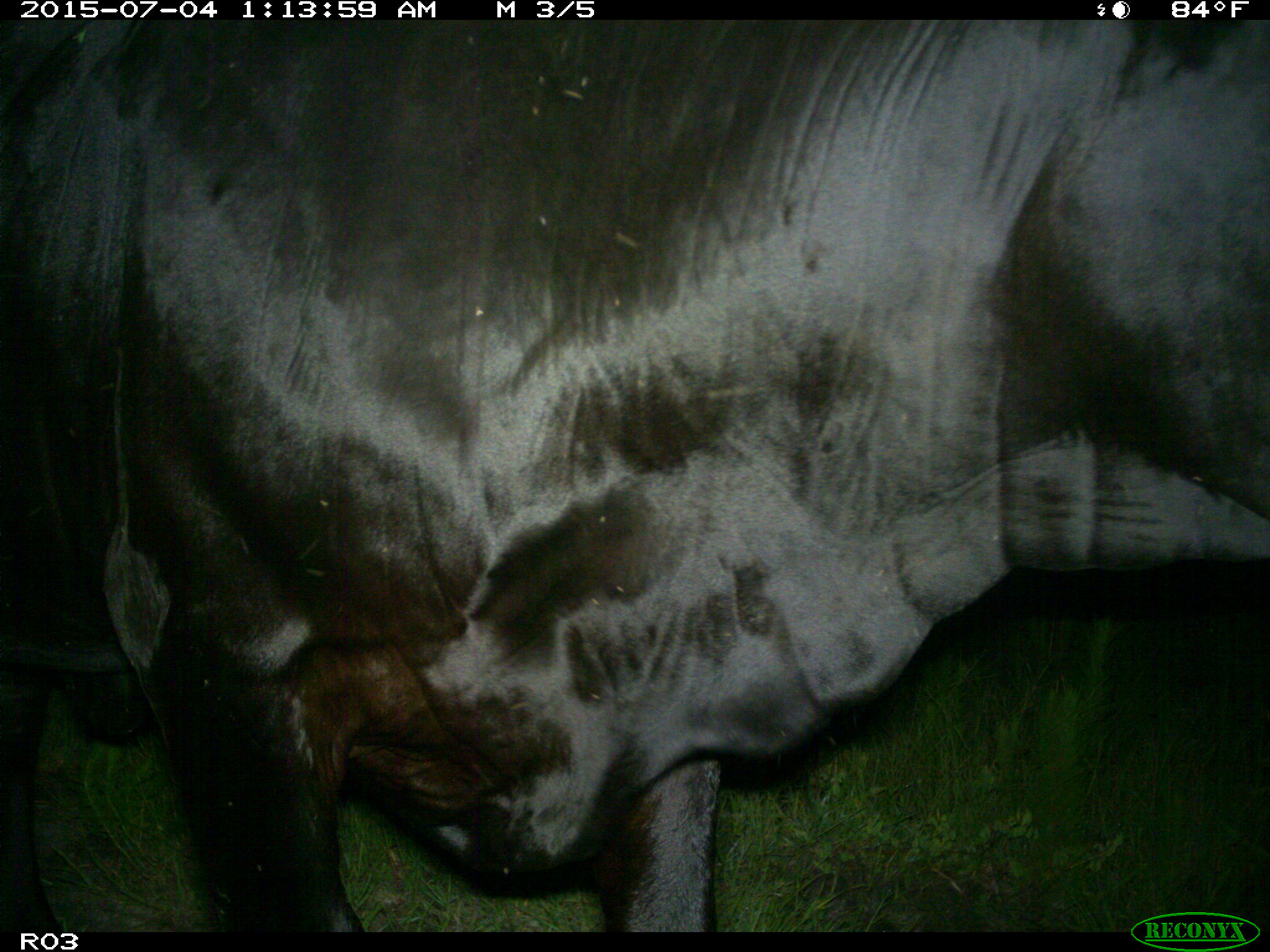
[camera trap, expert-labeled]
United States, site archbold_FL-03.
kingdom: Animalia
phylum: Chordata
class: Mammalia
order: Artiodactyla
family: Bovidae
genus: Bos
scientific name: Bos taurus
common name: domestic cow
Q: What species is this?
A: Bos taurus (domestic cow).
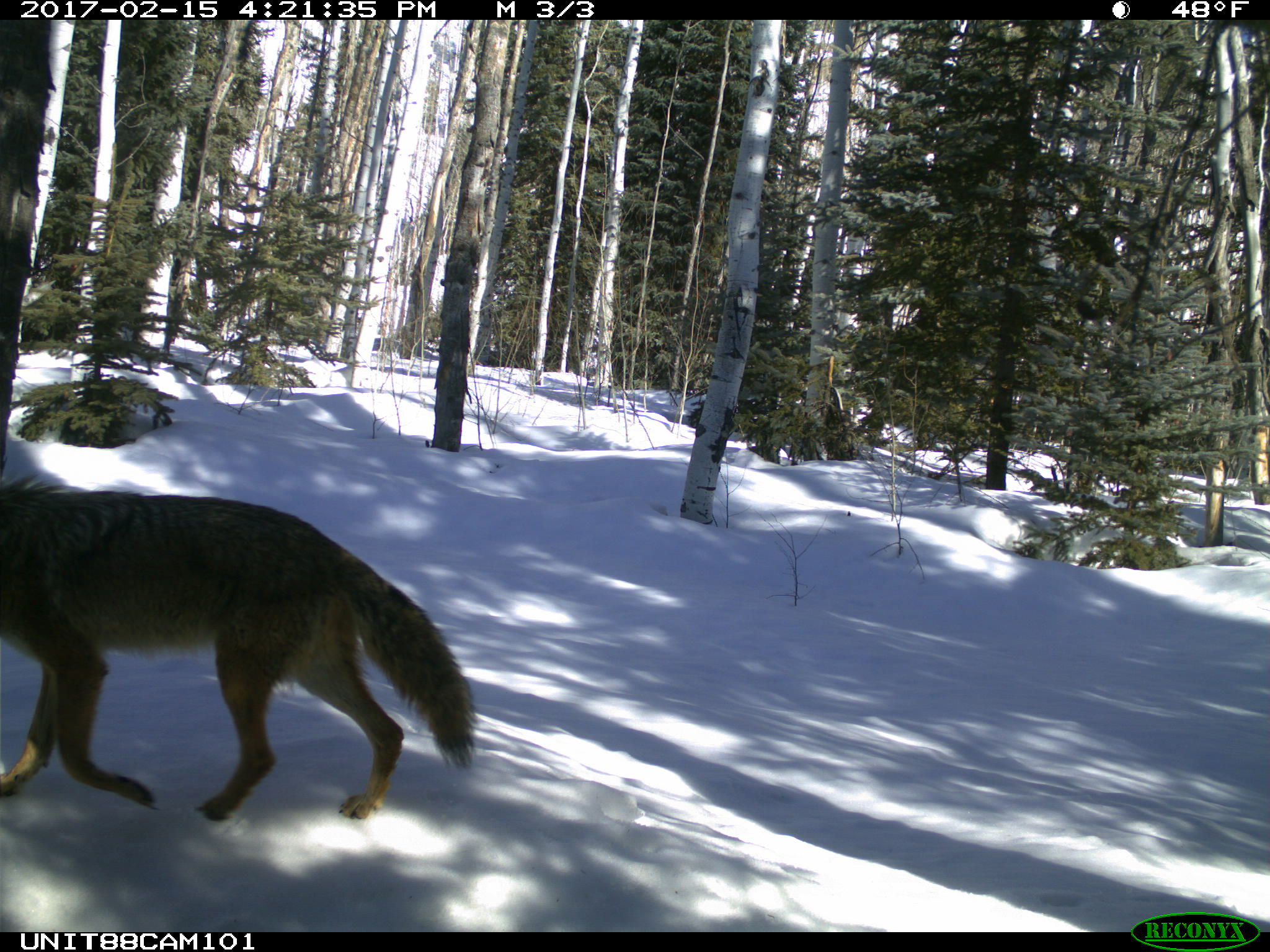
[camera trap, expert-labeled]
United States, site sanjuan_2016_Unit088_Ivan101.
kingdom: Animalia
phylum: Chordata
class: Mammalia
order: Carnivora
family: Canidae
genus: Canis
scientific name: Canis latrans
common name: coyote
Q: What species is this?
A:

★ ★ ★

=== How to complete this task ===
With the pictures removed, repeat the listing above exactly as it stands.

=== Solution to this problem ===
[camera trap, expert-labeled]
United States, site archbold_FL-03.
kingdom: Animalia
phylum: Chordata
class: Mammalia
order: Artiodactyla
family: Bovidae
genus: Bos
scientific name: Bos taurus
common name: domestic cow
Q: What species is this?
A: Bos taurus (domestic cow).
[camera trap, expert-labeled]
United States, site sanjuan_2016_Unit088_Ivan101.
kingdom: Animalia
phylum: Chordata
class: Mammalia
order: Carnivora
family: Canidae
genus: Canis
scientific name: Canis latrans
common name: coyote
Q: What species is this?
A:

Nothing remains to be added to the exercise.